Set problem 1
List the usernames of everyone who posts in the redfish forum thread below, naming each person only once.
Set problem 2
Sum up the forum thread below about the best time for redfish in two sentences.
Set problem 3
Continue the redfish forum thread below from the point where it stops.

Document excerpt
--- START ---

# Best time of year for Redfish?



## CurtisJet

When's the best time of year to catch bull reds in the Orange Beach to Pensacola area? I know in South Louisiana they run in the fall and people catch lots of them as they return inshore from the Gulf (at least I think that's what's going on.) I want to plan a trip sometime this fall and wonder what we could target and when. Labor Day to Thanksgiving is the window, and I'm sure it changes a lot during that time. Any advice for a Mississippi boy?

-Curtis


----------



## Fiver

Dixie Bar isn't all that far from Orange Beach, and bull reds hold in that area year-long....In late November, they should be very concentrated around Dixie Bar. You can google Dixie Bar or search for it on this forum and find some good information. I'll let all of the Pensacola natives speak for the P'cola area, but three mile bridge should be holding large redfish by late November maybe..?


----------



## pb&jellyfish

I don't know much about the dixie bar, but in Pensacola, Fall is probably the best time to get into some huge schools of bull reds. I saw the biggest schools of them in the middle of November.


----------



## Ultralite

if you fish from land, ft morgan, ft. pickens, ala pnt. oct, nov when the cold fronts start coming through...


----------



## Ocean Man

Late Oct-Nov Pensacola Pass at night. Lots of Bull Reds to be had but also a lot of boats targeting them.


----------



## pb&jellyfish

So does anyone have any theories on why the redfish are so thick near the pass during those months? They can be caught in the bay year round, so it does make a whole lot of sense. I think I'm missing something though.


----------



## JoeZ

They (the bigger breeding stock) gather to spawn.

It's like a herd of Hoovers, they'll eat anything and everything when they get thick like that. Caught them on strips of t-shirts and rags on bare hooks after we ran out of things to throw at them.


----------



## true-king

> *Ocean Man (8/12/2009)*Late Oct-Nov Pensacola Pass at night. Lots of Bull Reds to be had but also a lot of boats targeting them.

--- END ---

Recorded data
--- START ---

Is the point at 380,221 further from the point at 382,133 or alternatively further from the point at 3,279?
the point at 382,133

--- END ---

Exercise result 1
CurtisJet
Fiver
pb&jellyfish
Ultralite
Ocean Man
JoeZ
true-king

Exercise result 2
Curtis asks when to catch bull reds in the Orange Beach to Pensacola area during a fall trip between Labor Day and Thanksgiving. Replies point to fall, especially late October through November, at spots such as Dixie Bar, three mile bridge, Ft. Morgan, Ft. Pickens and Pensacola Pass at night, and one reply explains that the bigger breeding fish gather there to spawn.

Exercise result 3
:withstupid That's a really good place to fish for them and they get pretty concentrated. Also, if you're into sight fishing you can find some huge schools of them in the middle of the bay/on the beaches in the day time. Nothing like the sight of hundreds of bull reds on the surface at once tearing up the water.


----------



## Glastronix

We slay 'em at night as soon as it starts to cool off, until it starts getting hot again. They were thick from October until the begining of may last season.


----------



## CCC

Ohhhhhhh yea, I bought a boat STRICTLY for this purpose, come on NOVEMBER !


----------



## Charlie2

Redfish congregate in the Passes to spawn.



They spawn in the Pass and let the tides sweep the embryo up into the Bays to mature.



You will find that most 'Bull Reds' are, in fact, female. C2


----------



## TheSeaWasAngryThatDayMyFriends

At Fort Morgan in Oct / Nov, do you ever find any "upper slot" reds mixed in with the bulls? 

Bulls are fun to catch, but I prefer to keep/eat the reds under 26".

Any experience from the group on this?


----------



## SolarFlare

Like many have said, late October thru November and yes it is the Spawning season. and at night time,I don't think you can beat the 3-mile bridge!

And like they said, they're hungry, not like the finicky slots we fishshallow water for!

Why not give John Rivers a call, and let him take you one day to show you the ropes! Here's a trip John andI did last year on my boat.... *John's # **850-341-9816*

*These pics are from Pensacola Pass and if you're looking for Condo nearby, I've got one at the beach for rent, send me a PM!*





















*John and i with a double hook up!*


----------



## FISHBOXFULL

How is the new fishing pier going to affect the boaters that target the 3 mile bridge area. Aside from it being a sore eye while driving across the bridge now since it is taller than the 3 mile bridge. from reading posts last winter it seemed this was a targeted side of the bridge to fish??


----------



## pb&jellyfish

> *FISHBOXFULL (8/18/2009)*How is the new fishing pier going to affect the boaters that target the 3 mile bridge area. Aside from it being a sore eye while driving across the bridge now since it is taller than the 3 mile bridge. from reading posts last winter it seemed this was a targeted side of the bridge to fish??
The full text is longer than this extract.